An AI analysis estimated the favorable loan could save Ford as much as $5 billion in interest costs over the life of the debt. Ford hasn’t yet trimmed its fat dividend yield, but the Wall Street Journal said it’s only a matter of time.

"Capital is going to be a tool that we have, because the strength of our balance sheet to be able to do these things and continue to invest in the business, so that in 15 years and 10 years, we are a global player that is going to be a force to be reckoned with,” Ford Vice Chair and former CFO John Lawler said at the recent Bank of America Securities Auto Summit.

“Because remember: We have an advantage. We have the ability to long-term, given our ownership structure in the (Ford) family, and they think about that, and that's a gift that we have."

Lawler, who has more than three decades of automotive experience, acknowledged that years of raking up huge profits might soon become the distant past.

"We have to think about joint ventures," Lawler said. "We have to think about partnerships. Maybe there'll be consolidation, but if something doesn't change, all of us can't do all of this on our own, especially with what has been our largest profit pools and cash generators in this industry over the last 10 to 12 years drying up." (emphasis mine)

Although GM is an anti-MAGA company that heavily uses foreign-made parts for even vehicles assembled in the U.S., the automaker so far doesn’t appear all that alarmed by Trump’s tariff rattling. Just weeks after Trump took office, GM announced it would spend $6 billion to buy back its underperforming stock, on top of the $16 billion it allocated for stock buybacks since the fall of 2023.

GM's Buybacks

Here's some perspective on GM’s $22 billion in buybacks: That is almost equal to the $22.7 billion China’s publicly traded companies collectively spent on stock buybacks in all of 2024. Toyota, which is three times more profitable than GM and sells twice as many cars globally, last year spent $8 billion on stock buybacks.

Despite GM’s aggressive buybacks, investors value Toyota at $281 billion – more than five times the valuation assigned to GM. 
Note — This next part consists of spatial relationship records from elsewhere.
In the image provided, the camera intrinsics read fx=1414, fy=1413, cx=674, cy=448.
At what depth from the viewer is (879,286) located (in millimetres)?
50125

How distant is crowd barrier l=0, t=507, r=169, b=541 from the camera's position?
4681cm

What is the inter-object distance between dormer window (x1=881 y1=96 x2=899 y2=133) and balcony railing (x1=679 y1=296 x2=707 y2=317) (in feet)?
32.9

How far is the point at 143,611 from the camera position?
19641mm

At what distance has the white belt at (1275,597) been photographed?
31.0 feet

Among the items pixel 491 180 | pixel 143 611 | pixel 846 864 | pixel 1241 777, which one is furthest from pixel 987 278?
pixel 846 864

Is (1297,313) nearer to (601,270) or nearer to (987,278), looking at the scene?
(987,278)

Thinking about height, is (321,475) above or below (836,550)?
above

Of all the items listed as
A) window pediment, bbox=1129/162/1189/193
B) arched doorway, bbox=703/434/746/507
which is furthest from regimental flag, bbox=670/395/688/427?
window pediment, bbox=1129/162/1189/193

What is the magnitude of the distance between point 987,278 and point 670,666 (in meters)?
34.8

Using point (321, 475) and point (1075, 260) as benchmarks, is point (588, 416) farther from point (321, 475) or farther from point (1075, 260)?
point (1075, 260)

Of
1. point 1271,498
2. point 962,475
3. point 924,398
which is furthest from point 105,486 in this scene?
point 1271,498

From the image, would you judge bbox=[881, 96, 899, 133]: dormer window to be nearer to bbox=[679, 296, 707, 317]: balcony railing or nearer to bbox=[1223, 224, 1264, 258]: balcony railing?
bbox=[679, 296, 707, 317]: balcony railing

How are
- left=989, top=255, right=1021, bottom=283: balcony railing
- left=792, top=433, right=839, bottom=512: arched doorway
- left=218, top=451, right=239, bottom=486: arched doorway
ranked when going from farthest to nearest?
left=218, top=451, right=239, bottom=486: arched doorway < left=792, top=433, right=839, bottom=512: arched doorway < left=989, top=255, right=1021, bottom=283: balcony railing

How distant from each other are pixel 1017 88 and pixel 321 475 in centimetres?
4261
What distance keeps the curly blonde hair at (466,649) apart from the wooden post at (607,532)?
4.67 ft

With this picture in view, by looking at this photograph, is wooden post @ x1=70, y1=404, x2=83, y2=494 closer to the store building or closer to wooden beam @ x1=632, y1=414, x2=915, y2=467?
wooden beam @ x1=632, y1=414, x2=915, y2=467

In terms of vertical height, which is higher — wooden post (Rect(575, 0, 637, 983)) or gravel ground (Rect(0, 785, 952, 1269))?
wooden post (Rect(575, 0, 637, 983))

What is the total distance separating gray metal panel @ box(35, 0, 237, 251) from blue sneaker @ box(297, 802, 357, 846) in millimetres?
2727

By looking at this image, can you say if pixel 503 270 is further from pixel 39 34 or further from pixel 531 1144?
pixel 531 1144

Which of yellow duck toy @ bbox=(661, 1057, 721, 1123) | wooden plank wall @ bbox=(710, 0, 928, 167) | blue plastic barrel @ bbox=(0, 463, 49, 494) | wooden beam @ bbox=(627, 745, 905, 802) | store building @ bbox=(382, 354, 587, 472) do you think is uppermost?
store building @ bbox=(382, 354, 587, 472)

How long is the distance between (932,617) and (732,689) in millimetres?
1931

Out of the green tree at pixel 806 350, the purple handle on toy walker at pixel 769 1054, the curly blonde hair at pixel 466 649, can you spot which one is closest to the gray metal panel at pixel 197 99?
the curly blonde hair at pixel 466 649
While GM in the U.S. pays lip service about wanting to support Trump’s efforts to bolster U.S. manufacturing, the company sings a different tune for its Mexican audience.

“At the moment, none of the models produced in Mexico are being stopped or transferred to the United States,” Adrián Enciso, the director of GM de México’s EV operations, told the Spanish-language newspaper, Milenio, and translated by the trade publication electrek.

While GM’s U.S. employees are bracing for layoffs, workers at the company’s Silao, Guanajuato, factory complex in Mexico recently clinched record raises averaging 10% that will lift most of them above Mexico’s poverty line after staring down GM scaremongering about tariff threats. It’s the second contract where GM agreed to pay a double digit wage increase to its Mexican workers.

“(GM) said, well, we’re offering six percent,” Norma Leticia Cabrera Vasquez, who leads the union’s Women’s Department and works at the Silao plant for 15 years, told Labor Notes, a union activist publication. “We knew they were going to show up with that, but we said, ‘We still have weeks to negotiate, so we won’t let that intimidate us.”

“(GM) always threatened to relocate, like back during the global economic crisis,” Alejandra Morales Reynoso, General Secretary of Mexico’s national auto union, told Labor Notes. “It would take years to transfer production. They’d need an installation like GM [Silao], a complex made up of six or seven plants, which would be a multi-million-dollar expense.”

Both GM and Ford are at a crossroads. If GM fails yet again, it would be outrageous if U.S. taxpayers are required to bail out the company given CEO Mary Barra’s decision to continue enriching herself and other shareholders instead of taking measures to better safeguard the automaker and protect the legions of workers who depend on its survival.

Notably, Barra is a legacy from the GM management that failed.